EXERCISE: Your output must match the data word for word, with every line included.

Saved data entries
○ ○ ○ ○ ○
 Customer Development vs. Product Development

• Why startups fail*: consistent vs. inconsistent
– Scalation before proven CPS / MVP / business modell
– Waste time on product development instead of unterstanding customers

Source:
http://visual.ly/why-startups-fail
○ ○ ○ ○ ○
SOLUTION TO THE EXERCISE:
 Customer Development vs. Product Development

• Why startups fail*: consistent vs. inconsistent
– Scalation before proven CPS / MVP / business modell
– Waste time on product development instead of unterstanding customers

Source:
http://visual.ly/why-startups-fail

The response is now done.